Metabolic complications of androgen deprivation therapy for prostate cancer

Affiliations
Review

Metabolic complications of androgen deprivation therapy for prostate cancer

Philip J Saylor et al. J Urol. 2009 May.

Abstract

Purpose: Androgen deprivation therapy has a variety of well recognized adverse effects including vasomotor flushing, loss of libido, fatigue, gynecomastia, anemia and osteoporosis. This review focuses on the more recently described metabolic complications of androgen deprivation therapy including obesity, insulin resistance and lipid alterations as well as the association of androgen deprivation therapy with diabetes and cardiovascular disease.

Materials and methods: We reviewed the medical literature using the PubMed(R) search terms prostate cancer, androgen deprivation therapy, gonadotropin-releasing hormone agonists, obesity, insulin resistance, lipids, diabetes, cardiovascular disease and myocardial infarction. We provide a focused review and our perspective on the relevant literature.
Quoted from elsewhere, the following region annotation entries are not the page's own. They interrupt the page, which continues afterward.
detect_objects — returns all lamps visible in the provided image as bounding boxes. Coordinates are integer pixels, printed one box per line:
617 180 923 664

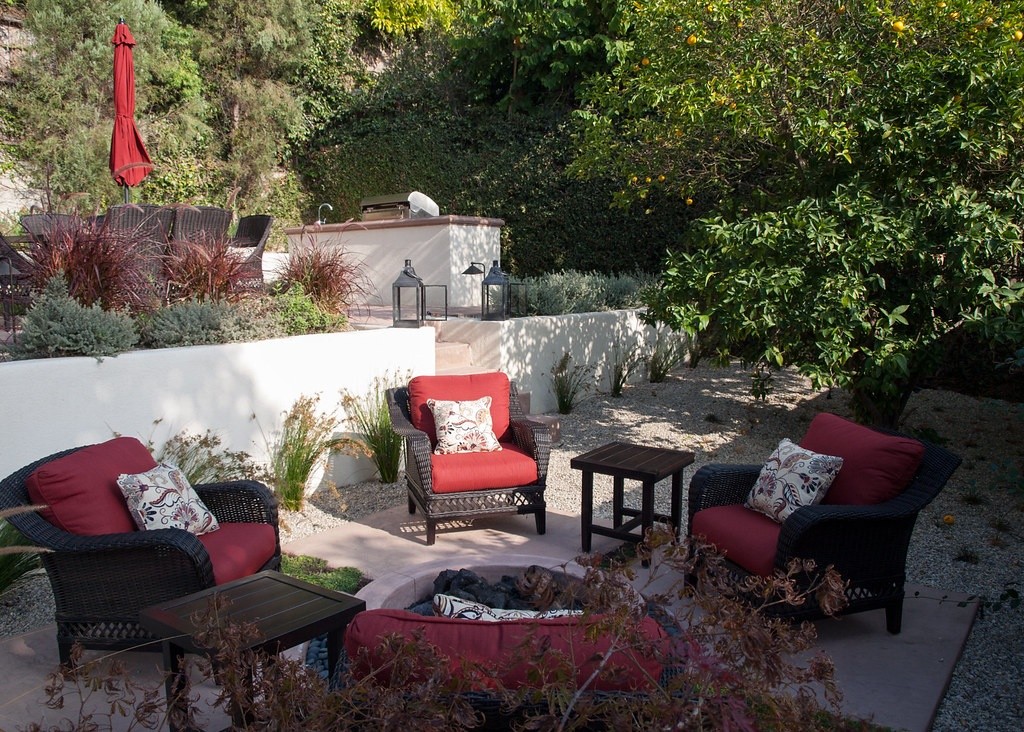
391 260 449 328
462 261 528 320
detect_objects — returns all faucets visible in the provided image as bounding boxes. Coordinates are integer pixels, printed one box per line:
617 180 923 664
318 203 333 225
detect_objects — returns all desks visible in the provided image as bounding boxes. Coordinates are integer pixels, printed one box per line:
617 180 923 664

Results: Androgen deprivation therapy decreases lean mass and increases fat mass. It also decreases insulin sensitivity while increasing low density lipoprotein cholesterol, high density lipoprotein cholesterol and triglycerides. Consistent with these adverse metabolic effects, androgen deprivation therapy may be associated with a greater incidence of diabetes and cardiovascular disease. Some of these androgen deprivation therapy related metabolic changes (obesity, insulin resistance and increased triglycerides) overlap with features of the metabolic syndrome. However, in contrast to the metabolic syndrome, androgen deprivation therapy increases subcutaneous fat and high density lipoprotein cholesterol.

Conclusions: Androgen deprivation therapy increases obesity, decreases insulin sensitivity and adversely alters lipid profiles. It may be associated with a greater incidence of diabetes and cardiovascular disease. The benefits of androgen deprivation therapy should be weighed against these and other potential harms. Little is known about the optimal strategy to mitigate the adverse metabolic effects of androgen deprivation therapy. Thus, we recommend an emphasis on existing strategies for screening and treatment that have been documented to reduce the risk of diabetes and cardiovascular disease in the general population.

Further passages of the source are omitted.